Calderón padre: ¿Te gusta así?, ¿acostarte con alguien que ni siquiera te habla? Bueno, te mando un gran besito de buenas noches.

Conversaciones de ese tipo habrían sido borradas por Calderón padre con posterioridad. Otros hechos que son parte de la querella quedaron estampados en conversaciones con una amiga, diálogos que también fueron entregados a las autoridades. En concreto, la demandante acusa al padre de su pareja de comentarios de grueso calibre, tocaciones, acoso y abuso.

Primera conversación del 19 de marzo: “Y empieza a tocarme el cuello y yo ok, no me pasaré rollo. Me tocaba los brazos, el cuello, las piernas y yo estaba en short con un peto arriba y me dice ‘oh, que tiene la piel rica, suavecita»”.

Segunda conversación del 19 de marzo: “De repente me dice ‘que tienes ahí’ y le digo ‘¿qué?’ y me levanta el short, como el elástico, y era que el short estaba manchado como con cloro (…) Y en eso me agarra una nalga por debajo del short y yo de los nervios no decía nada, solo transpiraba”.

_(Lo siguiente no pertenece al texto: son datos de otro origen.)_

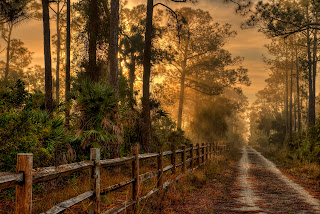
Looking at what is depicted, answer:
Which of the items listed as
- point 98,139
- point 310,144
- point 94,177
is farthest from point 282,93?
point 94,177

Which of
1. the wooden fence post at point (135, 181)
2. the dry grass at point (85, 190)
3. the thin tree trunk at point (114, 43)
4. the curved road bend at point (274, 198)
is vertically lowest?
the curved road bend at point (274, 198)

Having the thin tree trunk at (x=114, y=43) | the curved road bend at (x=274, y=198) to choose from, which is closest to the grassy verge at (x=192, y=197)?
the curved road bend at (x=274, y=198)

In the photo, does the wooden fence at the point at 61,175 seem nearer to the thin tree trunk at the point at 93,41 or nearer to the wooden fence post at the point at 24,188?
the wooden fence post at the point at 24,188

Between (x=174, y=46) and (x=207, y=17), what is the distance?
183 inches

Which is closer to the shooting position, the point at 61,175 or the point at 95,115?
the point at 61,175

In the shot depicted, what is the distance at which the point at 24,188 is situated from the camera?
293cm

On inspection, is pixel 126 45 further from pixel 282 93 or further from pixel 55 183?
pixel 282 93

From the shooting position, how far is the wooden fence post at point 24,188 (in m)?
2.90

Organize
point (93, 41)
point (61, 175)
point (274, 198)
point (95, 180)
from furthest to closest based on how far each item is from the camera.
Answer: point (93, 41)
point (274, 198)
point (95, 180)
point (61, 175)

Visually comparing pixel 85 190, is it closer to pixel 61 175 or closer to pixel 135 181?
pixel 135 181

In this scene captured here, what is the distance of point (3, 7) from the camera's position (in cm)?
1416

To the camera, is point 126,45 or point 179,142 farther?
point 126,45

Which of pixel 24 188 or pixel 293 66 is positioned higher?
pixel 293 66

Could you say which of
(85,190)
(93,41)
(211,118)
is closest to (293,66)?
(211,118)
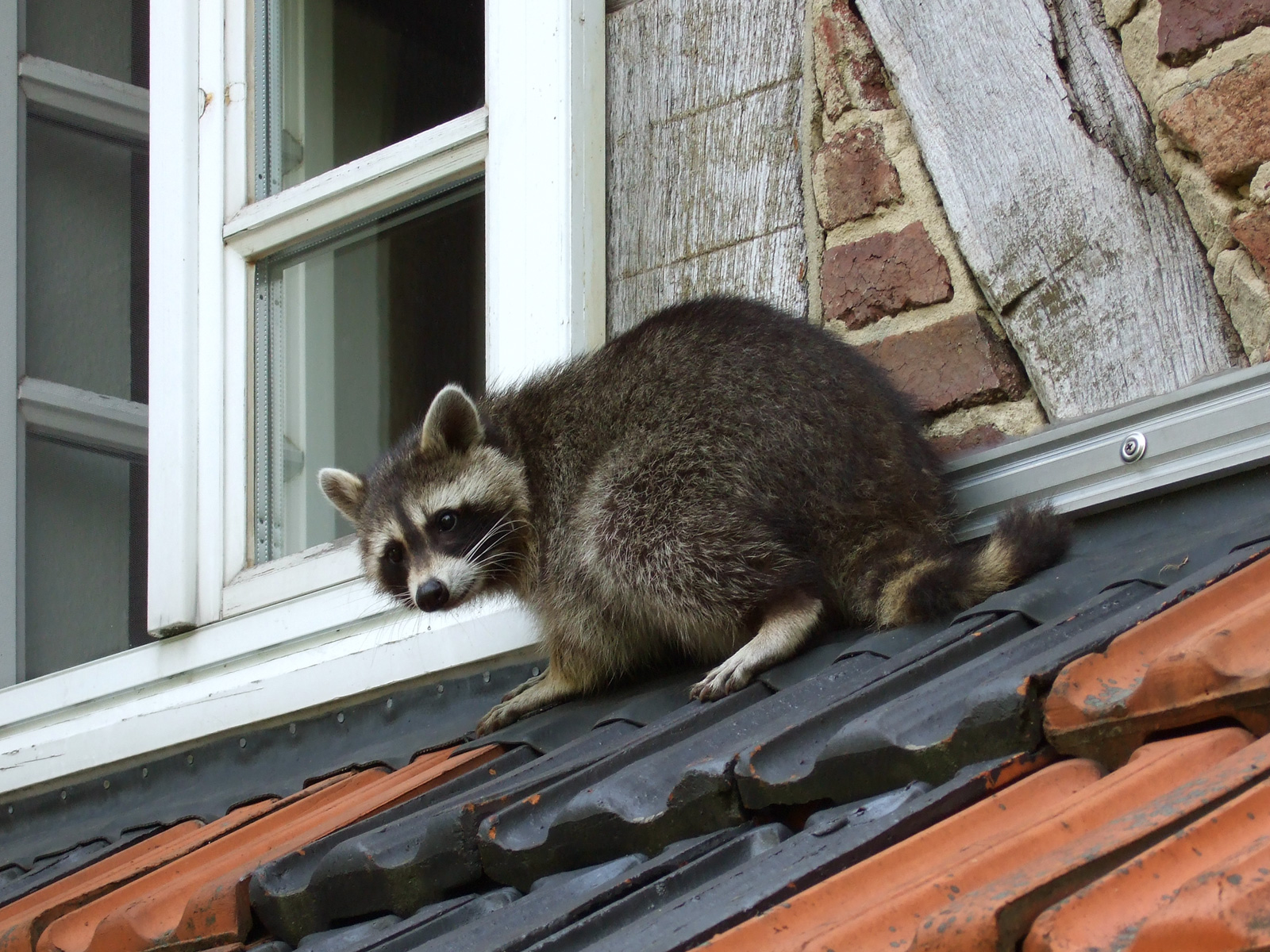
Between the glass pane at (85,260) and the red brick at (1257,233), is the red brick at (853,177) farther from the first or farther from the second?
the glass pane at (85,260)

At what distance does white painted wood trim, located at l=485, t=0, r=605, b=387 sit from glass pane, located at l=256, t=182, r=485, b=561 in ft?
0.92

Tercera conversación del 19 de marzo: “Siempre me llega como por detrás. De hecho mi cuello todavía tengo el olor a su perfume de mierda (…) Hoy ya fue mucho. Me dijo ‘cosita bien hecha tú, ah»”.

El siguiente mensaje corresponde al enviado en junio y habría ocurrido luego que la pareja había dejado el departamento que compartían con Calderón padre. No obstante, Naranjo tuvo que regresar por algunas cosas, donde “el viejo culiao me agarró una teta y me dijo ‘yo quiero que seas mía, ¿no quieres?’”.